-- BRANO DA LEGGERE --
______
Piero Valesio è un giornalista che ha trascorso la quasi totalità della sua lunga carriera nelle redazioni sportive di giornali e televisioni. Quella di TuttoSport (per oltre trent’anni) e quella di SuperTennis (per quattro stagioni, da direttore) sono state le due più longeve. Oggi Valesio scrive sul quotidiano Domani e con Absolutely Free Libri ha appena mandato in libreria “Racchette di guerra”, un breve saggio in cui ripercorre 18 storie di tennisti che “dalle battaglie sui campi sono passati a quelle con le armi”, come recita il sottotitolo.
volti rugosi
Valesio, che è anche un ottimo tennista da circolo (stile classico, servizio più preciso che potente, abile frequentatore della rete quando se ne presenta l’occasione), negli ultimi anni ha raccontato su libri e giornali la storia fortunata di Jannik Sinner e Jasmine Paolini, delle due squadre azzurre di Coppa Davis e Federation Cup, arrivate a conquistare i due preziosi trofei, ma anche la drammatica vicenda di Alex Dolgopolov e Sergij Stakhovsky, due notissimi giocatori ucraini del circuito Atp che poche settimane dopo l’invasione russa decisero di mollare racchette e borsoni per arruolarsi nell’esercito di Kiev. “Le loro foto su X con lo sguardo segnato dalla fatica, i volti rugosi e il mitra in mano mi avevano colpito parecchio perché parevano del tutto diversi da quelli che fino a pochi mesi prima avevano sfidato Federer o Nadal sui campi di tutto il mondo”, scrive Valesio, che è stato anche collaboratore del Messaggero e di Sport Mediaset, nelle prime pagine del libro.
______
-- MATERIALE FORNITO --
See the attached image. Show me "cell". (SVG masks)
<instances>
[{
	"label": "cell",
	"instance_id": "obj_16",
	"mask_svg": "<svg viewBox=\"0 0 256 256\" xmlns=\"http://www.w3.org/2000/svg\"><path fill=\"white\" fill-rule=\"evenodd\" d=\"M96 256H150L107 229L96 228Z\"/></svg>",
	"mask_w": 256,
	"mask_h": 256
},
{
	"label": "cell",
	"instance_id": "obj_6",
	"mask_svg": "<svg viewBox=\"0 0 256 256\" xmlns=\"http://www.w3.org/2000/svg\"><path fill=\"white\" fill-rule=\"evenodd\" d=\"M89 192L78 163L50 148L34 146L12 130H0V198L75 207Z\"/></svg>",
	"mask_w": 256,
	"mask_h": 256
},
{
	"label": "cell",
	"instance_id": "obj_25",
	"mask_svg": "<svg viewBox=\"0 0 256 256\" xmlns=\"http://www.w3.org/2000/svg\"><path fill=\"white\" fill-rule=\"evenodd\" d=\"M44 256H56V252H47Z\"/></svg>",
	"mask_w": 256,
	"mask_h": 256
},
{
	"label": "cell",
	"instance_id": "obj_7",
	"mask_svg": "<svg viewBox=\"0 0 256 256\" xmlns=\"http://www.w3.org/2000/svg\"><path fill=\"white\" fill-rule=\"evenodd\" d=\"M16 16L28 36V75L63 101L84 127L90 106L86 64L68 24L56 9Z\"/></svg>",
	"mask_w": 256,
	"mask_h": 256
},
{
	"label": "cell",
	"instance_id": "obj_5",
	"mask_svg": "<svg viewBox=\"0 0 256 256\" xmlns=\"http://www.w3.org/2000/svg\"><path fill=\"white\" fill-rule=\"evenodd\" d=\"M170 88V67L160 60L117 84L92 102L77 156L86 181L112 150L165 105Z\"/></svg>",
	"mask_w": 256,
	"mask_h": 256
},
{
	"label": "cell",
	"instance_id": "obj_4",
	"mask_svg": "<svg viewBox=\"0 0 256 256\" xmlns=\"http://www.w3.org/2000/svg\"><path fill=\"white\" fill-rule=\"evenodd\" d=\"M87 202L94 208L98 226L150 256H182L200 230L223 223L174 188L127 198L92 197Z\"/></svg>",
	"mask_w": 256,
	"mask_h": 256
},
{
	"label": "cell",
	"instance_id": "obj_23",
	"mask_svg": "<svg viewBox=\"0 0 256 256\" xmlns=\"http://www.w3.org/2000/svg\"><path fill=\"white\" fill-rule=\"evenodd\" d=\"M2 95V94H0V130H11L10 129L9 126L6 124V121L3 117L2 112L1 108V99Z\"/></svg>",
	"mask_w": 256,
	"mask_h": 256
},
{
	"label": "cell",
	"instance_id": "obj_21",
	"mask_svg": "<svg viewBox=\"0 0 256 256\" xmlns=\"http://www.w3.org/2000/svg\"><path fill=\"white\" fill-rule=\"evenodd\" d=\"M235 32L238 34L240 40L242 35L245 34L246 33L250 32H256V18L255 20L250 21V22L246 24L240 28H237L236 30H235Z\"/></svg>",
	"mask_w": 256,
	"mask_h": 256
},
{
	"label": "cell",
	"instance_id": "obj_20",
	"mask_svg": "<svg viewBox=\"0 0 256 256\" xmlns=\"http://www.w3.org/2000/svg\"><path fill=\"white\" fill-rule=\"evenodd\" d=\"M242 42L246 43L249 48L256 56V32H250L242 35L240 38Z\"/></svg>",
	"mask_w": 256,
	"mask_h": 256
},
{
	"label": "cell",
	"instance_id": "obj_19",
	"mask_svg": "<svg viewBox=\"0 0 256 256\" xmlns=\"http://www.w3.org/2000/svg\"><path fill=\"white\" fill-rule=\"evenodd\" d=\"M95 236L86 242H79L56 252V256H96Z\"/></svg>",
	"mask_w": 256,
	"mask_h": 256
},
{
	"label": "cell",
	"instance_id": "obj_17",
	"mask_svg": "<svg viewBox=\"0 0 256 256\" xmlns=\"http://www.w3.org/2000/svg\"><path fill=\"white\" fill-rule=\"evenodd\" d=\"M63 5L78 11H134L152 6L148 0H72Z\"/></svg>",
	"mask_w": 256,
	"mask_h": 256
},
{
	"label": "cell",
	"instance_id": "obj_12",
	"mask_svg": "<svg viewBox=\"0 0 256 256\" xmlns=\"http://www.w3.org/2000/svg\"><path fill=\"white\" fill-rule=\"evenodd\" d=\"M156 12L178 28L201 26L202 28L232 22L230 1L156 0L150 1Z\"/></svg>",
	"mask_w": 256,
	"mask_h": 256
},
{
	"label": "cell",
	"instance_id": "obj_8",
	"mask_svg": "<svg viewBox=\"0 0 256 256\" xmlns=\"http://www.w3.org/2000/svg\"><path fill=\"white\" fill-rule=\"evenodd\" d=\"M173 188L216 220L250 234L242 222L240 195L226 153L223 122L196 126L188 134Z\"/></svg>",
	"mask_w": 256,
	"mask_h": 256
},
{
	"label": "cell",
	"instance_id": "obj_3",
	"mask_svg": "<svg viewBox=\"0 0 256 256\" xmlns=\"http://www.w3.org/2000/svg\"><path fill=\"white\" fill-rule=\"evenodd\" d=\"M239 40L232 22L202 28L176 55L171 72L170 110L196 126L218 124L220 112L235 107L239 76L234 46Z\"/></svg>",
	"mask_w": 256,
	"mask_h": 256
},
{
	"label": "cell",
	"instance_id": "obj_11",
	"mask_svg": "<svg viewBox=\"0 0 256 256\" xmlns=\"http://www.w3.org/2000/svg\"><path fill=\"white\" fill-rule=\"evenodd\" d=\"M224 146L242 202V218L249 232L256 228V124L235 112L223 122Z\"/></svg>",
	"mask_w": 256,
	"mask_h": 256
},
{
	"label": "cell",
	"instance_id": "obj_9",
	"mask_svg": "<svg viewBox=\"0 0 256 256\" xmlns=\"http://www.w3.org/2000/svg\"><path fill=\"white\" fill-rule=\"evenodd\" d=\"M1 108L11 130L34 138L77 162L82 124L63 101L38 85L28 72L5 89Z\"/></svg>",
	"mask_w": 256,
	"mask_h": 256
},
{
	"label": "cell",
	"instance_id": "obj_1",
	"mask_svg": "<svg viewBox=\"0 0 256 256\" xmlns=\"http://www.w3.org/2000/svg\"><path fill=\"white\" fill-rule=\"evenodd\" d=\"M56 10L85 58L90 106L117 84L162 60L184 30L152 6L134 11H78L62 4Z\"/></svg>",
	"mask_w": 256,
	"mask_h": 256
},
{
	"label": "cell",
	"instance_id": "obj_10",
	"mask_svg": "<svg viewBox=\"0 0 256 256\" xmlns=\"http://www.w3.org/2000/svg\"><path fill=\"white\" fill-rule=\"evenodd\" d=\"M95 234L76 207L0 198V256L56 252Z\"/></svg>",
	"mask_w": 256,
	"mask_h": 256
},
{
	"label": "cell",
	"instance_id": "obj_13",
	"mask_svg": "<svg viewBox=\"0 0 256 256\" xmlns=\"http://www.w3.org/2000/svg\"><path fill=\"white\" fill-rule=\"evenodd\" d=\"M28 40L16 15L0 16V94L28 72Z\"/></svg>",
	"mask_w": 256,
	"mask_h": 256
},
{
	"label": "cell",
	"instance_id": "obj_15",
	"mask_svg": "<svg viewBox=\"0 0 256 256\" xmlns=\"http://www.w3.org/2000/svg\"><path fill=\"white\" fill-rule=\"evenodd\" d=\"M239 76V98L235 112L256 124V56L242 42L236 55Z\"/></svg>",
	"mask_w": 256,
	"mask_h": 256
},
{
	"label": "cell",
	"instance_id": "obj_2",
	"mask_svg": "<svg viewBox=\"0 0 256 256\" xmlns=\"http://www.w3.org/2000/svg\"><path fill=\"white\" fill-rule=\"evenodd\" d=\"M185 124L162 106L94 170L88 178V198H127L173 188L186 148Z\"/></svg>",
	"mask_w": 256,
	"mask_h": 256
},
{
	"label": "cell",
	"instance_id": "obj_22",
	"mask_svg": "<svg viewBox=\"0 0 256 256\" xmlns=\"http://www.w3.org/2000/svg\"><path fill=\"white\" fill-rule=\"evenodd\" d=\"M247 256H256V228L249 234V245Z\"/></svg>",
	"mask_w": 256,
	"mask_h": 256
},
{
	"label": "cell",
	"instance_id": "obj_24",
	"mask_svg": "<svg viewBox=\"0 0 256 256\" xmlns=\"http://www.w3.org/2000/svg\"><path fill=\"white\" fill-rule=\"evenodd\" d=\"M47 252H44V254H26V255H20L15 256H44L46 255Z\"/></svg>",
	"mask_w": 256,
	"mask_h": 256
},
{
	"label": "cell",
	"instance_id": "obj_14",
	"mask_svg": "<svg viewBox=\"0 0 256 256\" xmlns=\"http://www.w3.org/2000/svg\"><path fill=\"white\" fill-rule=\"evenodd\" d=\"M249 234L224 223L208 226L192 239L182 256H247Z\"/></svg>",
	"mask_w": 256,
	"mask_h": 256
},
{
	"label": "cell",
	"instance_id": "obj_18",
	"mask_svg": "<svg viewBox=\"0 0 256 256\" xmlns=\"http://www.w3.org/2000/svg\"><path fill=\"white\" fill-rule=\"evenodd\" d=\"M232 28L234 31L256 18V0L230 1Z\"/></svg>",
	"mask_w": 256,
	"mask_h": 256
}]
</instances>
______
-- CONSEGNA --
Come potrebbe proseguire l'articolo su Piero Valesio e il suo libro "Racchette di guerra"? Scrivine il seguito, partendo subito dopo l'ultima frase.

-- RISPOSTA --
stessa bandiera
“C’era un legame fra il loro essere tennisti il cui nome, in ogni occasione, è accompagnato nelle grafiche che li presentano dalla bandiera del loro paese e quella stessa bandiera che compariva sulle divise militari al fronte? Oppure, trascinati dagli eventi, dopo tanto tempo trascorso a occuparsi più o meno esclusivamente di salire su aerei e poi scendere, prendere possesso di camere d’albergo, badare che l’alimentazione fosse corretta e rispettare i tempi dell’allenamento e delle partite i due in questione avevano sentito il bisogno di impegnarsi in qualcosa di completamente diverso, di più rischioso, di ineluttabile come la guerra? Ho tentato di capire cosa li aveva spinti, perché, quanto avevano desiderato calarsi nei nuovi panni militari e quanto invece avevano tentato di tenersene lontani, ma poi gli eventi avevano scelto per loro”.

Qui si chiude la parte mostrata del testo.